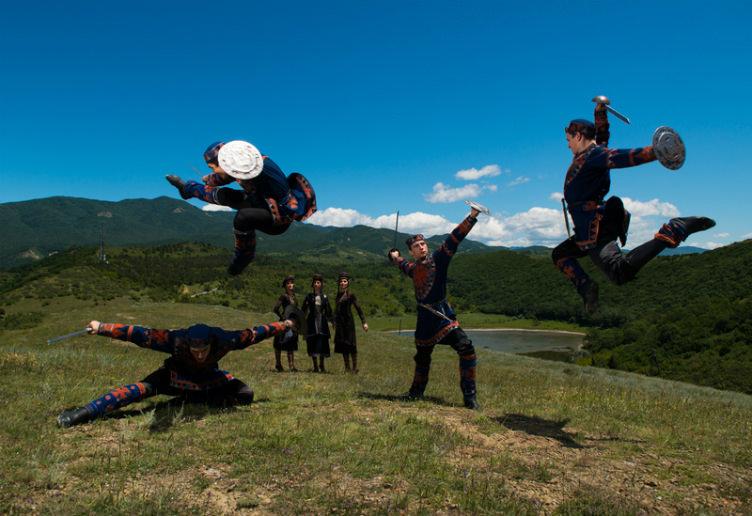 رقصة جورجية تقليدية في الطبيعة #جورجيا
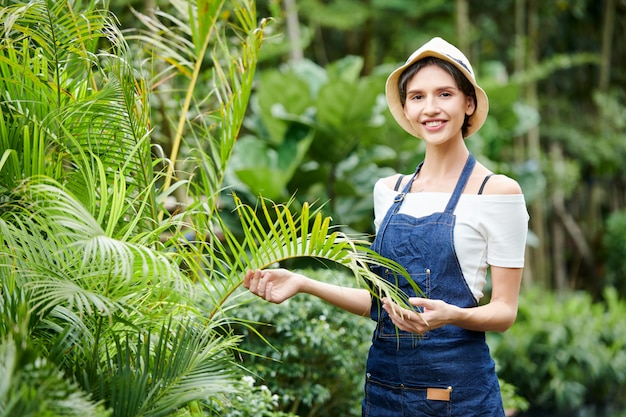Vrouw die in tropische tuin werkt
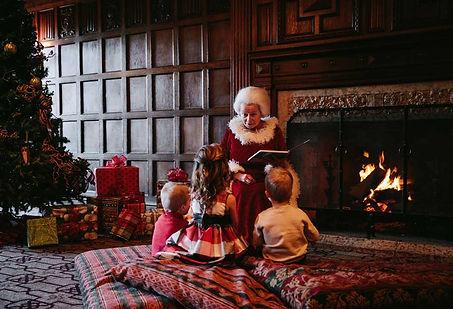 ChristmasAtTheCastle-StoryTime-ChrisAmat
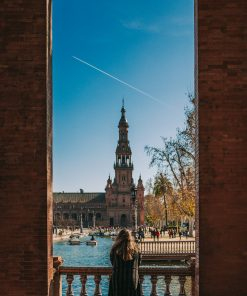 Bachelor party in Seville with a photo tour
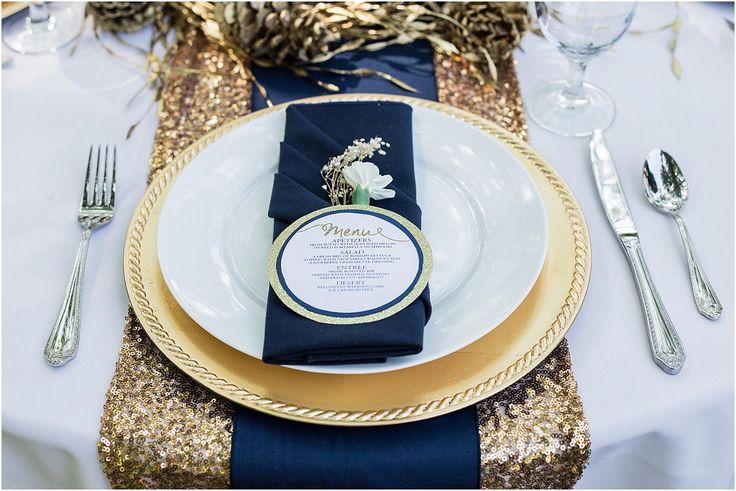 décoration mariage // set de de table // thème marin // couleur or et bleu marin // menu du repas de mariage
---
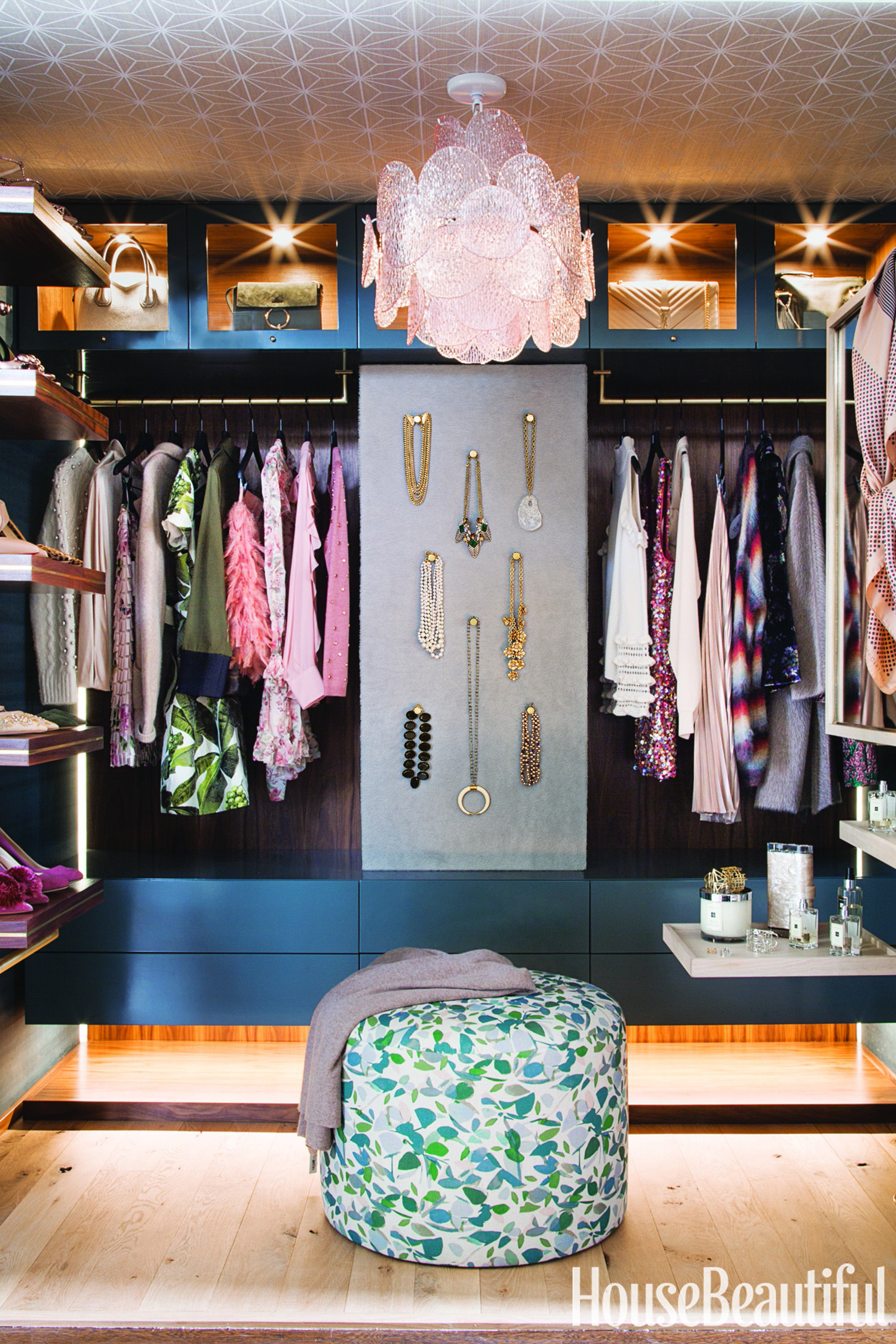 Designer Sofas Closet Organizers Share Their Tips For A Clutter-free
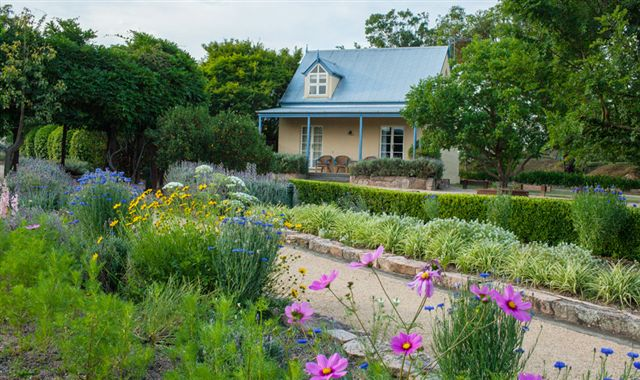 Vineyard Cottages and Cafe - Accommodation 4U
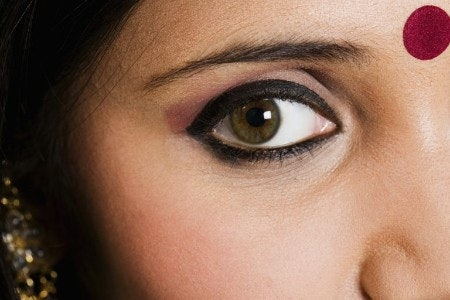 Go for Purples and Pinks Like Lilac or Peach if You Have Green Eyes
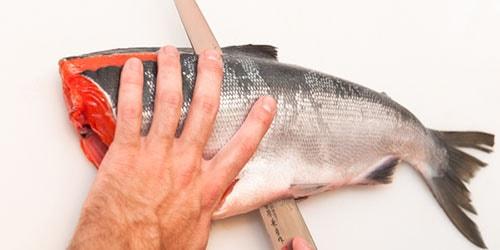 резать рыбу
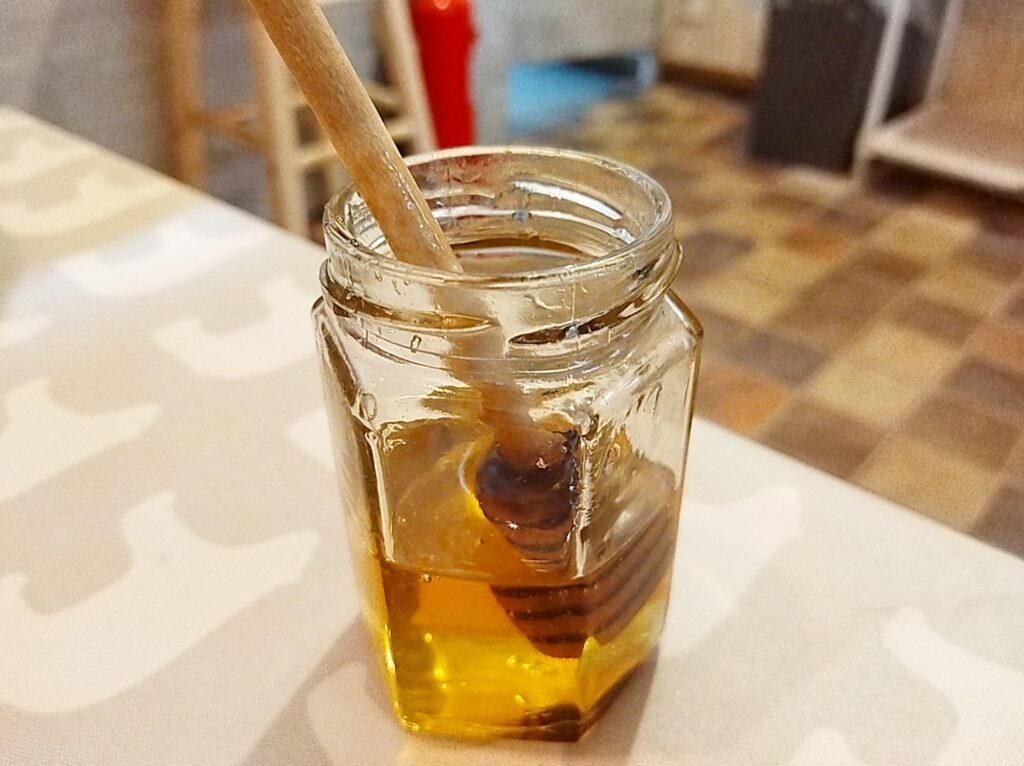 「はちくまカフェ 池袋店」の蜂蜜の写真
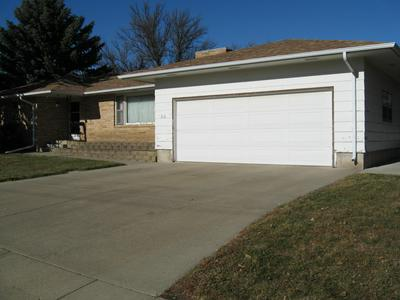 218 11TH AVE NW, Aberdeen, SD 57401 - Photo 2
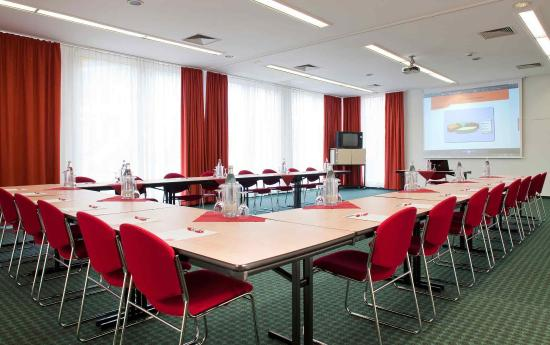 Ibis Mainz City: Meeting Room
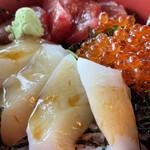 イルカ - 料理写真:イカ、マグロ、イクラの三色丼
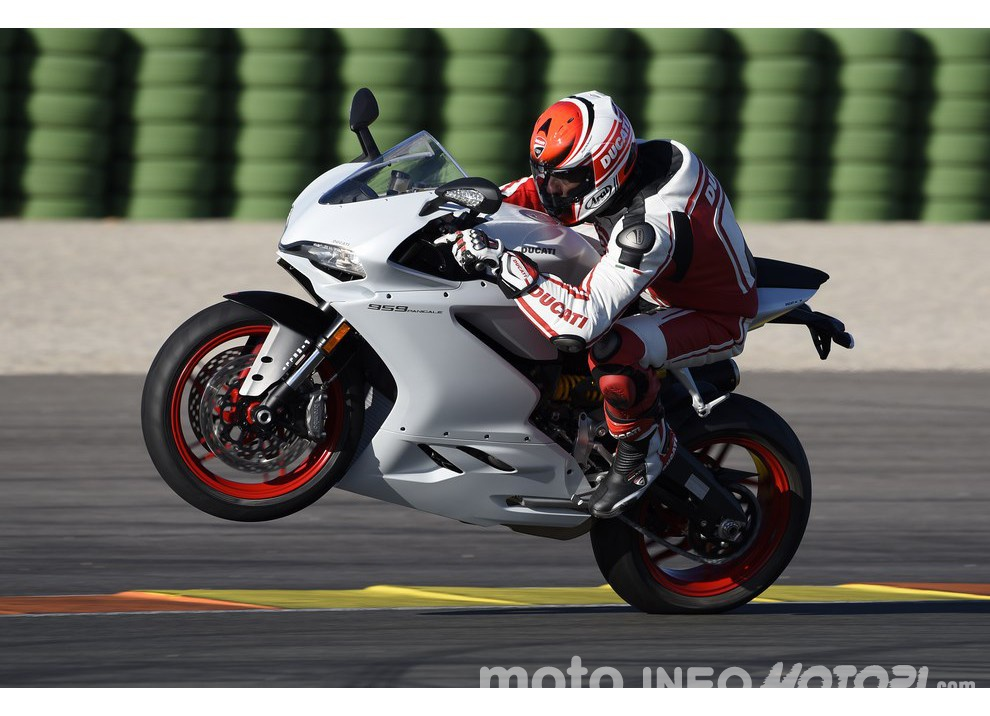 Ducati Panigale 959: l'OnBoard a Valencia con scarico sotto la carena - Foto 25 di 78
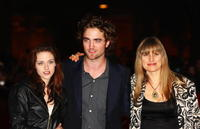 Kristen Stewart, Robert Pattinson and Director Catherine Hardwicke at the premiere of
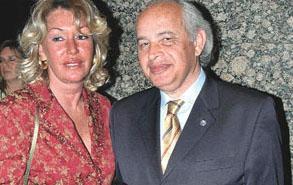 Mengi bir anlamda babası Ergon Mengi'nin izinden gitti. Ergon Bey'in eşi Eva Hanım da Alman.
---
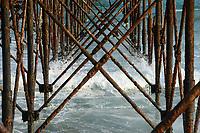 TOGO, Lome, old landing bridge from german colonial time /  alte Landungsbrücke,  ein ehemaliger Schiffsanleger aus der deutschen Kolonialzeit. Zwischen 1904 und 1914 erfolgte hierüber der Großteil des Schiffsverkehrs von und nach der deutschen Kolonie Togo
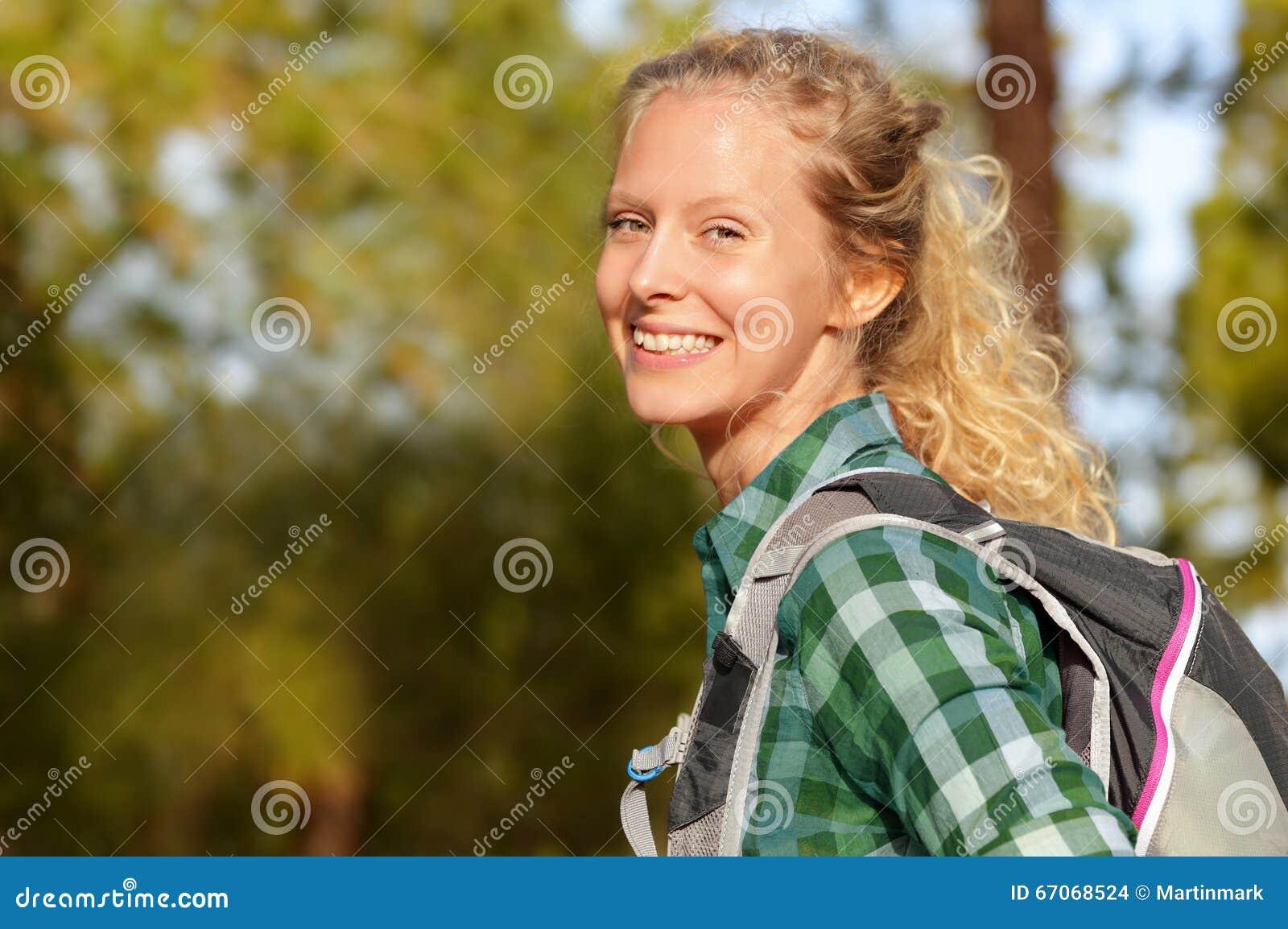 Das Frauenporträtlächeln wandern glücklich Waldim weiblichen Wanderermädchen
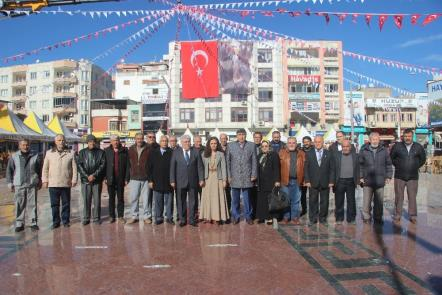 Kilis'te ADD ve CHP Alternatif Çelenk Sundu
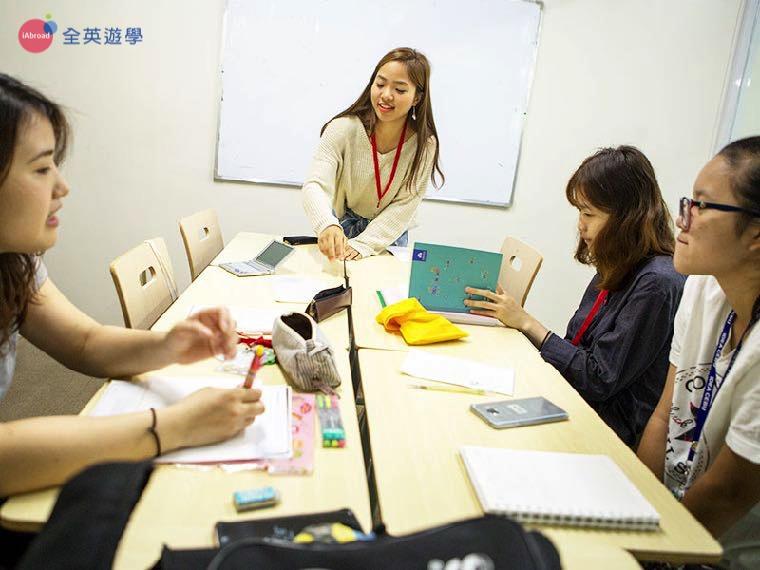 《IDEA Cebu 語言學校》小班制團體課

▶ WHAT YOU SHOULD DO
Taking the records above, print only and exactly the lines from the line with "Bachelor party in Seville with a photo tour" to the line with "décoration mariage //", both kept, and exclude pictures.

▶ REPLY
 Bachelor party in Seville with a photo tour
 décoration mariage // set de de table // thème marin // couleur or et bleu marin // menu du repas de mariage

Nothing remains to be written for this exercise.